The communication to the CEDAW committee alleges that Ecuador by misconstruing its obligations under the 1951 Refugee Convention has failed to uphold its obligations under the CEDAW Convention to protect against gender discrimination. It also alleges that Ecuador has failed to eradicate such discrimination and traditional forms of gender bias from the public sphere. It seeks to have Ecuador establish gender-sensitive procedures and to train Ecuadorian officials on the nature of domestic violence as a form of gender-based violence that may rise to the level of gender-based persecution.

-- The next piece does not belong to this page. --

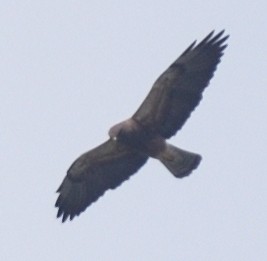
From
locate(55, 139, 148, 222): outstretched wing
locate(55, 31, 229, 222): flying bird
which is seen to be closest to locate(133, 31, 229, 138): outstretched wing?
locate(55, 31, 229, 222): flying bird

[1] U.S. Third Circuit Court of Appeals, Fatin v. Immigration and Naturalization Service (I.N.S.), 12 F.3d 1233, p. 1239-41 (Dec. 20, 1993) (involving an Iranian woman’s opposition to fundamentalist laws and oppressive gender-related practices, gender itself satisfied the definition of “particular social group”), available at: (last accessed Dec. 21, 2014); U.S. Department of Justice, Executive Office for Immigration Review, Board of Immigration Appeals, Matter of A-R-C-G- et al., Respondents, 26 I&N Dec. 388 (BIA 2014) (Depending on the facts and evidence in an individual case, “married women in Guatemala who are unable to leave their relationship” can constitute a cognizable particular social group that forms the basis of a claim for asylum or withholding of removal under sections 208(a) and 241(b)(3) of the Immigration and Nationality Act, 8 U.S.C. §§ 1158(a) and 1231(b)(3) (2012)).

[2] Supreme Court of Canada, Canada (Attorney General) v. Ward, 2 S.C.R. 689, p. 739 (June 30, 1993) (clarifying that “groups defined by an innate or unchangeable characteristic […] would embrace individuals fearing persecution on such bases as gender, linguistic background and sexual orientation”), available at: (last accessed Dec. 21, 2014).

[3] Australia: Refugee Review Tribunal, RRT Case No. N94/06730, N94/06730, (Oct. 14, 1996), available at: (last accessed Dec. 21, 2014).

[4] Writing separately, four of the five Lords ruled in favor of granting asylum, three favoring a broad, gender-defined formulation of the “particular social group” as “women in Pakistan,” determining that internal cohesiveness is not a requirement for the existence of a “particular social group,” and rejecting any formulation of “particular social group” that made the persecution feared an element of the definition of the group. Islam & Shah, [1999], 2 All E.R. at 556 (Steyn, L.), 563 (Hoffmann, L.), 569 (Hope, L.), available at (last accessed Jan. 10, 2015).